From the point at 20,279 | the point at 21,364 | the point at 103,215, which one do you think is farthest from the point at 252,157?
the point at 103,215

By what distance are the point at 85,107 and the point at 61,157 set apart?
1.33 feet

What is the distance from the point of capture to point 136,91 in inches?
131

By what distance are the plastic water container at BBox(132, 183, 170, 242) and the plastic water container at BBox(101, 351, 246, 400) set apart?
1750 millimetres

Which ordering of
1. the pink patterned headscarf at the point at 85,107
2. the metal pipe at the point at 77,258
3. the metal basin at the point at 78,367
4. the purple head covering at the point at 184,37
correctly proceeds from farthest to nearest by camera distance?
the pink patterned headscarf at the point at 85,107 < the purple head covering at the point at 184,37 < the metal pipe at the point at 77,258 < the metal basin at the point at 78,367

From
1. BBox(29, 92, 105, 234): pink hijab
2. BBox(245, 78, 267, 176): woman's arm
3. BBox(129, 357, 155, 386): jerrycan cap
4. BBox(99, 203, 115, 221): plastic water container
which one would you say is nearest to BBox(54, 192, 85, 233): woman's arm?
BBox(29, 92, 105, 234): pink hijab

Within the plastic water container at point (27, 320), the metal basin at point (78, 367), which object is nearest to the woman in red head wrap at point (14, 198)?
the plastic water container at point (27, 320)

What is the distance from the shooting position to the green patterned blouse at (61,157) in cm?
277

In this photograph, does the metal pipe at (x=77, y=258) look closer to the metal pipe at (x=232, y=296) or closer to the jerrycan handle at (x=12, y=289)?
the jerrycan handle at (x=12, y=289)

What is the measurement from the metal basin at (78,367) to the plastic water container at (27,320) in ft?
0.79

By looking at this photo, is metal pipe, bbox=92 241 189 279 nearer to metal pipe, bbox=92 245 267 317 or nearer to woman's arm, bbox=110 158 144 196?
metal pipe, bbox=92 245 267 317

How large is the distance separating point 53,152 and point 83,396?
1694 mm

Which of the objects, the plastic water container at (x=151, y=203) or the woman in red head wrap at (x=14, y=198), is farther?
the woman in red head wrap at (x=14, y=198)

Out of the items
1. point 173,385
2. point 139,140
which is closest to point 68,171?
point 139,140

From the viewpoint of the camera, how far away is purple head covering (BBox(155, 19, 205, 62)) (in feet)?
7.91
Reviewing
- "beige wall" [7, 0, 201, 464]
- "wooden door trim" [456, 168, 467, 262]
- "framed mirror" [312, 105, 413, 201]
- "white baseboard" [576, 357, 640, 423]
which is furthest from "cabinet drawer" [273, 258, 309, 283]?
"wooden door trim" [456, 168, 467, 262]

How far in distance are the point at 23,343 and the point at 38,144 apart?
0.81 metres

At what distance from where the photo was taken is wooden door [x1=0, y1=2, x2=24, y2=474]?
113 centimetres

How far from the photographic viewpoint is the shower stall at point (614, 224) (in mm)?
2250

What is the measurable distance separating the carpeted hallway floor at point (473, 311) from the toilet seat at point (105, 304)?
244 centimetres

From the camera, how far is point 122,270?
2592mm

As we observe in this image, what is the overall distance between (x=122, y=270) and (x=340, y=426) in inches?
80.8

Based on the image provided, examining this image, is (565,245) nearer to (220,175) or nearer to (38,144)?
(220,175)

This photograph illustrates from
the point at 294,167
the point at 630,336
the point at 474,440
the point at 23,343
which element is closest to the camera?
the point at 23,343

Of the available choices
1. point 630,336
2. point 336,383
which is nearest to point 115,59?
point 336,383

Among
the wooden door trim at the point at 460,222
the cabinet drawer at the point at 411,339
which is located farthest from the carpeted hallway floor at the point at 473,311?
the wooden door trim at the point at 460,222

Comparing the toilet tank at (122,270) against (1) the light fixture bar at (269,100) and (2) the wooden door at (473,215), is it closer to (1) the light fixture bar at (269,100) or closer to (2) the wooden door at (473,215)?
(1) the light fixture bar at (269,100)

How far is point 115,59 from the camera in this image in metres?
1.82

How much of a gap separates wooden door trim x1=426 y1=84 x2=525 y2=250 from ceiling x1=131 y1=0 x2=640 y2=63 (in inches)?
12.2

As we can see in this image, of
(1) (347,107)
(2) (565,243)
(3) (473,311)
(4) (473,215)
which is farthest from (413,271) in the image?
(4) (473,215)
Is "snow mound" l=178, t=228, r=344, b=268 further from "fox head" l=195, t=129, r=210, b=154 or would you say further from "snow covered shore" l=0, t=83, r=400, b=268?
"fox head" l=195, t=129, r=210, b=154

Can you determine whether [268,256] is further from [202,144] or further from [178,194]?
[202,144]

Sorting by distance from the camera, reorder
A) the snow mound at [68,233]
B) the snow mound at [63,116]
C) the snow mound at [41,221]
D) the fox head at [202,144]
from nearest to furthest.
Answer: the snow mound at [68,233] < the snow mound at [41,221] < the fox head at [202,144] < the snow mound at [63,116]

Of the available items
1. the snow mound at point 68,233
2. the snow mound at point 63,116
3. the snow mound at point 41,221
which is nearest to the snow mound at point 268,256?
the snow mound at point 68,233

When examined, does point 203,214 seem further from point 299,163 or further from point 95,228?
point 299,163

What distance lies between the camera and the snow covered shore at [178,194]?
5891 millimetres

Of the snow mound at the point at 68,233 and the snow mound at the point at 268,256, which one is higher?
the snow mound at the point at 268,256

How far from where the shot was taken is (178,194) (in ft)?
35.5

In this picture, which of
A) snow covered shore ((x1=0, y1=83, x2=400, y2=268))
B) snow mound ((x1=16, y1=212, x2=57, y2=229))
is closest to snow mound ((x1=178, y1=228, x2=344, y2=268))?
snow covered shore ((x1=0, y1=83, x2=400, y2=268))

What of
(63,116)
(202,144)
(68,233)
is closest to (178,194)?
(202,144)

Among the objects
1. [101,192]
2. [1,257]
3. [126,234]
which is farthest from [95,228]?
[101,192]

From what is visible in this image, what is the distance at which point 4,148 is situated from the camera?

EXERCISE DETAILS: Arrange the records above as a two-column CSV with the header columns "prompt" and "answer", one row per record. Start with the line containing "What is the distance from the point" and continue through the line containing "the pink patterned headscarf at the point at 85,107 <", including both. Put each record's text and its answer in its own quoted field, replacing any line breaks with spaces.

COMPLETE RESPONSE:
prompt,answer
"What is the distance from the point of capture to point 136,91 in inches?","131"
"By what distance are the plastic water container at BBox(132, 183, 170, 242) and the plastic water container at BBox(101, 351, 246, 400) set apart?","1750 millimetres"
"Which ordering of 1. the pink patterned headscarf at the point at 85,107 2. the metal pipe at the point at 77,258 3. the metal basin at the point at 78,367 4. the purple head covering at the point at 184,37 correctly proceeds from farthest to nearest by camera distance?","the pink patterned headscarf at the point at 85,107 < the purple head covering at the point at 184,37 < the metal pipe at the point at 77,258 < the metal basin at the point at 78,367"